Material:
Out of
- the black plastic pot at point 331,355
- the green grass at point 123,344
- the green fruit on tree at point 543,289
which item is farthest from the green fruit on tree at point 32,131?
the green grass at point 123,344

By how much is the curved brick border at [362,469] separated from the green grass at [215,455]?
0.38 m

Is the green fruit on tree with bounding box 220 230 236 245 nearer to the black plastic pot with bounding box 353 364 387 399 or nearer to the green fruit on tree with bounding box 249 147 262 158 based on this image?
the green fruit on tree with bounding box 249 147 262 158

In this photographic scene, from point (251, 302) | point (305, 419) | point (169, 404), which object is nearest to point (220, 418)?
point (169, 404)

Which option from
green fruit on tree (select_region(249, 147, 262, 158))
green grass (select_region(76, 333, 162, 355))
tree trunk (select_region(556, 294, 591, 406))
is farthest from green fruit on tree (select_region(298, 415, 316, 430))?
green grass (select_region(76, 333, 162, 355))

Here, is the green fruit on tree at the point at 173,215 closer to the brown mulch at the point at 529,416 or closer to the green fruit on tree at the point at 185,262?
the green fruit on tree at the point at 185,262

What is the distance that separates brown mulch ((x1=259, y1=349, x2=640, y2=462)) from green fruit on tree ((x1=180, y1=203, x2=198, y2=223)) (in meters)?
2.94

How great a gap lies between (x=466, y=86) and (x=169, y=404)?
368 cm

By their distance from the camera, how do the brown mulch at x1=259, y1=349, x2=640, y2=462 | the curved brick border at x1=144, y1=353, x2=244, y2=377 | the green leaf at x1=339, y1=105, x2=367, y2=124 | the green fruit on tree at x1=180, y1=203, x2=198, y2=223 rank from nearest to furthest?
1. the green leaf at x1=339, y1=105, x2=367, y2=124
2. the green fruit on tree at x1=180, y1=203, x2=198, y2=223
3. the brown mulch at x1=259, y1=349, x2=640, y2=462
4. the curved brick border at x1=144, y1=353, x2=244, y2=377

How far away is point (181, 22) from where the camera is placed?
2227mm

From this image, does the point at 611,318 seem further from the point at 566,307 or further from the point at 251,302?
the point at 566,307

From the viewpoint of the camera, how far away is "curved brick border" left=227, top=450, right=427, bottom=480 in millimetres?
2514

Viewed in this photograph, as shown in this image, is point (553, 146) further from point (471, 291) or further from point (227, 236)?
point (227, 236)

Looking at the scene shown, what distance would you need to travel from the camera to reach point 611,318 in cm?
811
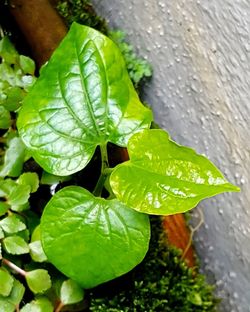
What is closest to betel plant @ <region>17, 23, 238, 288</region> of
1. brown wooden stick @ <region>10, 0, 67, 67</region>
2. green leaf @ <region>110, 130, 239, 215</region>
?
green leaf @ <region>110, 130, 239, 215</region>

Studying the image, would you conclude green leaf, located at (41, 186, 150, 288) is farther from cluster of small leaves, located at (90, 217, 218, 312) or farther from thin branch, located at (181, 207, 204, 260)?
thin branch, located at (181, 207, 204, 260)

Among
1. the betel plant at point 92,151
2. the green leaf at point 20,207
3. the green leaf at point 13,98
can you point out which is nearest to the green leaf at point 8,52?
the green leaf at point 13,98

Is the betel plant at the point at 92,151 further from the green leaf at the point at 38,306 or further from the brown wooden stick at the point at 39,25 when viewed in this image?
the brown wooden stick at the point at 39,25

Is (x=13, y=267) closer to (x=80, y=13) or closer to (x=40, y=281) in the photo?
(x=40, y=281)

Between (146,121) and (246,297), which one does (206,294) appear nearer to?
(246,297)

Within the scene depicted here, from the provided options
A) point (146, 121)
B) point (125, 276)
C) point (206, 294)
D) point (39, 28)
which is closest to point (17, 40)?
point (39, 28)
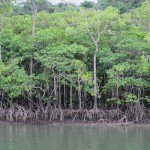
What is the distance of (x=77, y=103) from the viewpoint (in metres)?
17.2

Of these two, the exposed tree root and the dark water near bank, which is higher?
the exposed tree root

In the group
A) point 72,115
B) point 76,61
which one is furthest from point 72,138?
point 76,61

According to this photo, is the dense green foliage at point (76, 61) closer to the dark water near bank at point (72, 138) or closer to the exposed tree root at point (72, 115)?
the exposed tree root at point (72, 115)

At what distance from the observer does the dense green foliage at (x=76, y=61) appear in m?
15.1

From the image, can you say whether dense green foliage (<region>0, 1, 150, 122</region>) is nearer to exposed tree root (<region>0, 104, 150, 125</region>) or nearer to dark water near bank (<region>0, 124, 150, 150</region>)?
exposed tree root (<region>0, 104, 150, 125</region>)

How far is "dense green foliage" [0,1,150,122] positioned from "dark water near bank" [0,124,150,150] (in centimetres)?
195

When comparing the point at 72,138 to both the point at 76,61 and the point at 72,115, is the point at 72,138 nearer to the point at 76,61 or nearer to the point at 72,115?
the point at 72,115

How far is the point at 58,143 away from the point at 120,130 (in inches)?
142

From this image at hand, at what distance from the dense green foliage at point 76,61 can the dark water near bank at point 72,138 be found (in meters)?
1.95

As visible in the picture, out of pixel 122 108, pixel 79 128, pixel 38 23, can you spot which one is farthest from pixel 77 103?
pixel 38 23

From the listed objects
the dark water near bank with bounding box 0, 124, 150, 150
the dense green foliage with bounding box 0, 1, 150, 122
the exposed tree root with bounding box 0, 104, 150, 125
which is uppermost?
the dense green foliage with bounding box 0, 1, 150, 122

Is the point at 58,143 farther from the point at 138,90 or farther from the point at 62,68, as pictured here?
the point at 138,90

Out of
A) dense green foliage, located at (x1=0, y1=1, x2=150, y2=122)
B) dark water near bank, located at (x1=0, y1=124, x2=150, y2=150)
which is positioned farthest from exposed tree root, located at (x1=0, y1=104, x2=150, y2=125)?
dark water near bank, located at (x1=0, y1=124, x2=150, y2=150)

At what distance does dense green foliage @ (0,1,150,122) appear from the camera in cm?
1508
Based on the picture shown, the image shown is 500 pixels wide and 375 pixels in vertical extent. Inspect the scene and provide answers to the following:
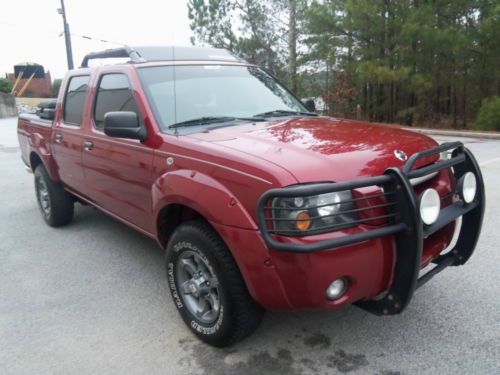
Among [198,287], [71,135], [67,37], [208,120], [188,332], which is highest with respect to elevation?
[67,37]

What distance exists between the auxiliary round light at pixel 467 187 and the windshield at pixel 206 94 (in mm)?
1597

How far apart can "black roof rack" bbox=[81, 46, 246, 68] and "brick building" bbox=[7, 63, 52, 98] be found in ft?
138

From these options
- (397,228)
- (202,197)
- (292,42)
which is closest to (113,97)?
(202,197)

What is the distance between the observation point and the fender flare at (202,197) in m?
2.43

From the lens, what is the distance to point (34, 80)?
43.2 metres

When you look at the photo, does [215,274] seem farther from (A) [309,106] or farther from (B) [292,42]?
(B) [292,42]

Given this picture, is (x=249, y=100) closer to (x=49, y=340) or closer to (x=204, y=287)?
(x=204, y=287)

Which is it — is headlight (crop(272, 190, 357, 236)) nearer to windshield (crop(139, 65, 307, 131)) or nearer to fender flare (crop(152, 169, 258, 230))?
fender flare (crop(152, 169, 258, 230))

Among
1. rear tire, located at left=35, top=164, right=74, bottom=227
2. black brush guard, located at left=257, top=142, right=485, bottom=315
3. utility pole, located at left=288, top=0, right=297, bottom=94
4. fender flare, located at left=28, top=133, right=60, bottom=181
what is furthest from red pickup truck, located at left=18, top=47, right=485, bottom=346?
utility pole, located at left=288, top=0, right=297, bottom=94

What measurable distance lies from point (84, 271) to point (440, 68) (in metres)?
16.0

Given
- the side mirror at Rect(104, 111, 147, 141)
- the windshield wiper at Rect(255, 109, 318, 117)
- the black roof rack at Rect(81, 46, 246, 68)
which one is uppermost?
the black roof rack at Rect(81, 46, 246, 68)

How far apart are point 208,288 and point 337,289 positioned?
0.88 m

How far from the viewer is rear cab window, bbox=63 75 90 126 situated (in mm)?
4463

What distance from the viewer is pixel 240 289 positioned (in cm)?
258
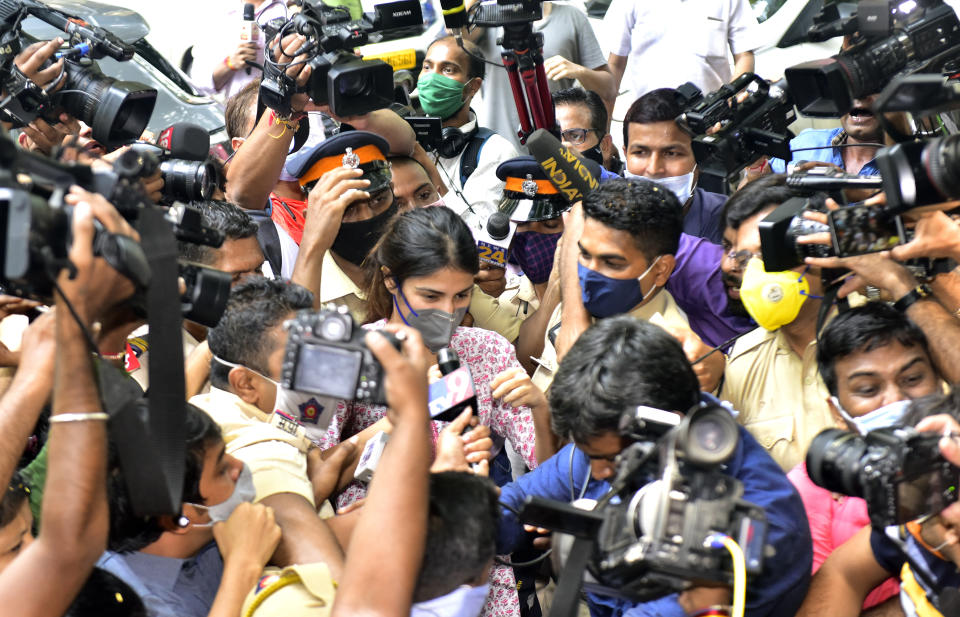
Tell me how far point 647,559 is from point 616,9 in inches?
196

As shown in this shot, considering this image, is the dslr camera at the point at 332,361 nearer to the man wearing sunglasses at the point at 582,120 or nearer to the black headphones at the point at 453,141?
the black headphones at the point at 453,141

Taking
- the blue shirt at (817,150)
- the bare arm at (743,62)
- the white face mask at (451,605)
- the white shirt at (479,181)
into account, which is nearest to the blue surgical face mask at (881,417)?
Result: the white face mask at (451,605)

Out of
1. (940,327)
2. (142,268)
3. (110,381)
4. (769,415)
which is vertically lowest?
(769,415)

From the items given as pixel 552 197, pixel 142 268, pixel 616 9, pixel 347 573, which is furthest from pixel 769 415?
pixel 616 9

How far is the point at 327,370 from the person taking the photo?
2.17 metres

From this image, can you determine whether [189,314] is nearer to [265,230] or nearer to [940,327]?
[265,230]

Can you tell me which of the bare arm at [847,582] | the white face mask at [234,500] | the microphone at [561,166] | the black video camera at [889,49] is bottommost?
the bare arm at [847,582]

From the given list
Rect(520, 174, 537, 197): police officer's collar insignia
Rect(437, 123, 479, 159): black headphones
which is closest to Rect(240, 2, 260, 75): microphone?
Rect(437, 123, 479, 159): black headphones

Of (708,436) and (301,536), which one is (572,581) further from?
(301,536)

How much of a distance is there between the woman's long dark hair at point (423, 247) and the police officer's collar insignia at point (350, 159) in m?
0.53

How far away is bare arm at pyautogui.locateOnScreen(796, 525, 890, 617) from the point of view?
266cm

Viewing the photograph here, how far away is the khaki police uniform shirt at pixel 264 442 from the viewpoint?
9.50 ft

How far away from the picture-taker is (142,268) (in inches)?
80.4

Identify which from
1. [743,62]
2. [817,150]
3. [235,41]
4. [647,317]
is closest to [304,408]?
[647,317]
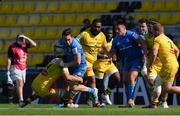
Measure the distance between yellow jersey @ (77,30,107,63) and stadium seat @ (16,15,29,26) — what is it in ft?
27.7

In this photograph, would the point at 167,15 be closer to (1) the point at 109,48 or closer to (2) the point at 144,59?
(1) the point at 109,48

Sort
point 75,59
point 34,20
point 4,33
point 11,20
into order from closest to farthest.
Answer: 1. point 75,59
2. point 4,33
3. point 34,20
4. point 11,20

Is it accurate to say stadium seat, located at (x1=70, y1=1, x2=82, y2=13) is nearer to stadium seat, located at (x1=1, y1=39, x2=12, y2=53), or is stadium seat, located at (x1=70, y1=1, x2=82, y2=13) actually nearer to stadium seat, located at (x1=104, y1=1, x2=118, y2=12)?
stadium seat, located at (x1=104, y1=1, x2=118, y2=12)

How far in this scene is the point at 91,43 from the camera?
14.8 meters

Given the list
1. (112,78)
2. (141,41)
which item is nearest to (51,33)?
(112,78)

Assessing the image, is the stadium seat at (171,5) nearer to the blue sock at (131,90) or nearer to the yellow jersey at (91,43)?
the yellow jersey at (91,43)

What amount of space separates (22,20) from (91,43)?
8839mm

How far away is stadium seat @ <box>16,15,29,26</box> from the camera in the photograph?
23125 millimetres

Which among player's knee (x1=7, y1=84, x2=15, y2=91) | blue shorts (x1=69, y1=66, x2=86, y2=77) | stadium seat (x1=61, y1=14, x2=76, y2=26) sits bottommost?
player's knee (x1=7, y1=84, x2=15, y2=91)

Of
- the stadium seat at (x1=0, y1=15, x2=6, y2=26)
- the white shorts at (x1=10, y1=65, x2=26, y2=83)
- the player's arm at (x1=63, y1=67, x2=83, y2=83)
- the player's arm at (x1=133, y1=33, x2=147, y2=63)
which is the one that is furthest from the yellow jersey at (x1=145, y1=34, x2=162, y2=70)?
the stadium seat at (x1=0, y1=15, x2=6, y2=26)

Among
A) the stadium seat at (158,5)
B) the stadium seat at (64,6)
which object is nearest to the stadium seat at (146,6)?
the stadium seat at (158,5)

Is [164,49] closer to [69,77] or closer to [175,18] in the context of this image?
[69,77]

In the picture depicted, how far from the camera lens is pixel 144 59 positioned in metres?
13.5

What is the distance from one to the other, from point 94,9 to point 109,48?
7903 mm
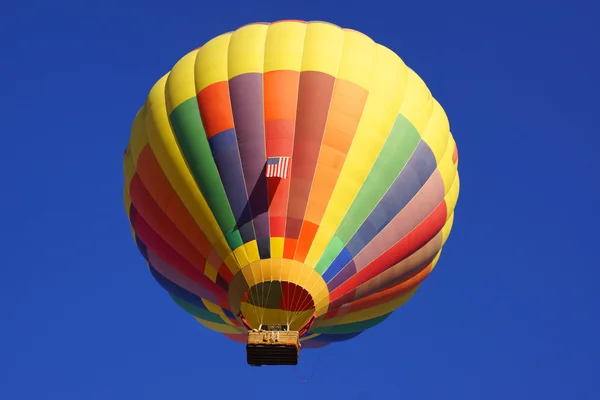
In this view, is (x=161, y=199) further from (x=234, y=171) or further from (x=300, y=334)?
(x=300, y=334)

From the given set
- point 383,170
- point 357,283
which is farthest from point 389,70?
point 357,283

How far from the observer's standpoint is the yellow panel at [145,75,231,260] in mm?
27062

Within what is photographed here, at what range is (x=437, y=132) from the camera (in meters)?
29.1

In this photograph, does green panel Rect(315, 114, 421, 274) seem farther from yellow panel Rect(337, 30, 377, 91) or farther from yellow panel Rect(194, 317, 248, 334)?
yellow panel Rect(194, 317, 248, 334)

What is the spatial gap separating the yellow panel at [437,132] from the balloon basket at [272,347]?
206 inches

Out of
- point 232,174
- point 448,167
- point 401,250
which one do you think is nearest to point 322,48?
point 232,174

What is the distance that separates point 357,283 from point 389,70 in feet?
14.8

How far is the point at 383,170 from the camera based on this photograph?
2755 cm

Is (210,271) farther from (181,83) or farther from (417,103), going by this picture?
(417,103)

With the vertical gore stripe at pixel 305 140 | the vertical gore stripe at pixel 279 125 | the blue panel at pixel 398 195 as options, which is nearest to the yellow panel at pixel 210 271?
the vertical gore stripe at pixel 279 125

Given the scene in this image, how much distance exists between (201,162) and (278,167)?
158 cm

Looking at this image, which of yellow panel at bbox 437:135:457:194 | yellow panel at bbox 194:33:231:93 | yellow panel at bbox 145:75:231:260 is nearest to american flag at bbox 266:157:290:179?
yellow panel at bbox 145:75:231:260

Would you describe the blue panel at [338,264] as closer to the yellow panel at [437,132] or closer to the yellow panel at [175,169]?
the yellow panel at [175,169]

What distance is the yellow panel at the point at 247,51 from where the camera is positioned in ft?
92.5
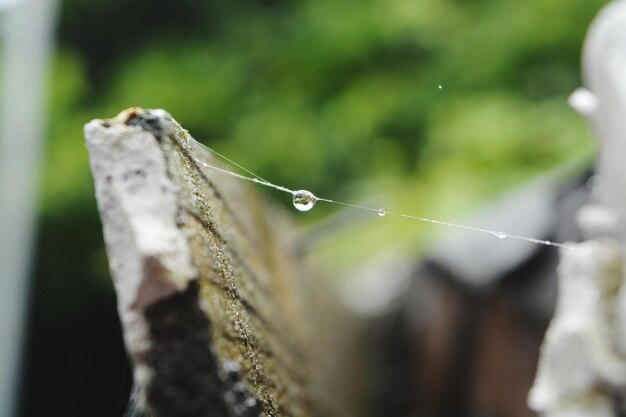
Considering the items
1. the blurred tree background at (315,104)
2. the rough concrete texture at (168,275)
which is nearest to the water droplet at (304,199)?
the rough concrete texture at (168,275)

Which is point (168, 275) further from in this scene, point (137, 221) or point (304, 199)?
point (304, 199)

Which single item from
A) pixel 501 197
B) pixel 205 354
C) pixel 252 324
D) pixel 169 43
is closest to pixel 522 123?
pixel 501 197

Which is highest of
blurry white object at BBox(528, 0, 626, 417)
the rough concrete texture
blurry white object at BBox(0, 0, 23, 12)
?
blurry white object at BBox(0, 0, 23, 12)

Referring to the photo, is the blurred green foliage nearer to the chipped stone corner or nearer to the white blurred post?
the white blurred post

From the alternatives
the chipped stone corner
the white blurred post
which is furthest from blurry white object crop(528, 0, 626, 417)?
the white blurred post

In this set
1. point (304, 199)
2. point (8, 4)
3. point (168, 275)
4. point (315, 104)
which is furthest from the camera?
point (8, 4)

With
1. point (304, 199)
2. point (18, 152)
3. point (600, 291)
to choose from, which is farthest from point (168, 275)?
point (18, 152)
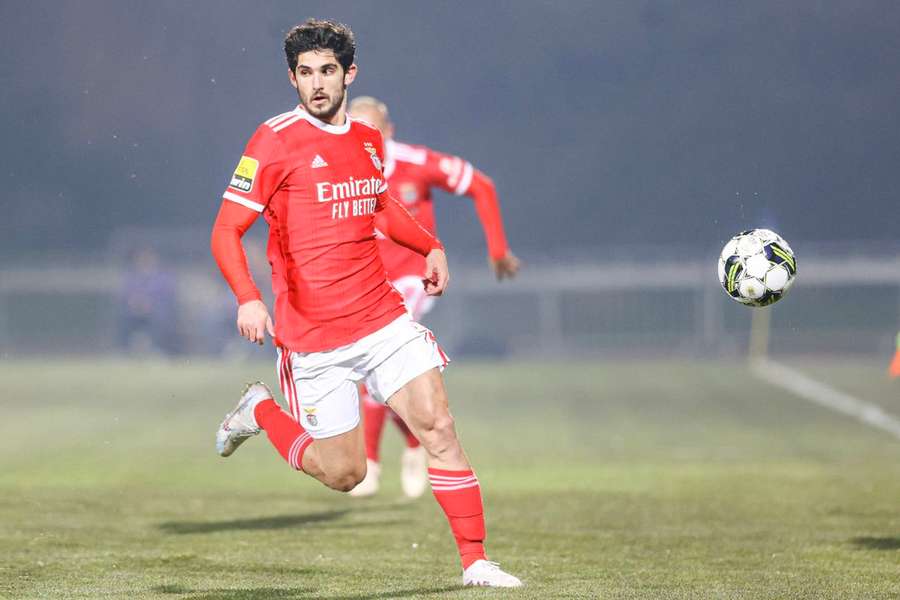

Written exercise: Reproduce the lines verbatim, beginning with the line that contains "From this image, can" and ending after the line that contains "4. point 11,20". Omit the pictures from your output.

Final result:
From this image, can you determine whether [189,314] is nearer to [265,230] or nearer to [940,327]?
[265,230]

Can you tell me which of the bare arm at [847,582] | the white face mask at [234,500] | the microphone at [561,166] | the black video camera at [889,49] is bottommost?
the bare arm at [847,582]

From the given list
Rect(520, 174, 537, 197): police officer's collar insignia
Rect(437, 123, 479, 159): black headphones
which is closest to Rect(240, 2, 260, 75): microphone?
Rect(437, 123, 479, 159): black headphones

Of (708,436) and (301,536), which one is (572,581) further from?
(301,536)

How much of a distance is there between the woman's long dark hair at point (423, 247) and the police officer's collar insignia at point (350, 159) in m?
0.53

How far away is bare arm at pyautogui.locateOnScreen(796, 525, 890, 617) from the point of view?
266cm

Viewing the photograph here, how far away is the khaki police uniform shirt at pixel 264 442 from the viewpoint?
9.50 ft

How far away from the picture-taker is (142,268) (in inches)?
80.4

Identify which from
1. [743,62]
2. [817,150]
3. [235,41]
4. [647,317]
is closest to [304,408]?
[647,317]
Measure the distance between yellow jersey @ (77,30,107,63) and stadium seat @ (16,15,29,26) — what is it in ft?
27.7

In this photograph, would the point at 167,15 be closer to (1) the point at 109,48 or closer to (2) the point at 144,59?
(1) the point at 109,48

Sort
point 75,59
point 34,20
point 4,33
point 11,20
into order from closest to farthest.
Answer: 1. point 75,59
2. point 4,33
3. point 34,20
4. point 11,20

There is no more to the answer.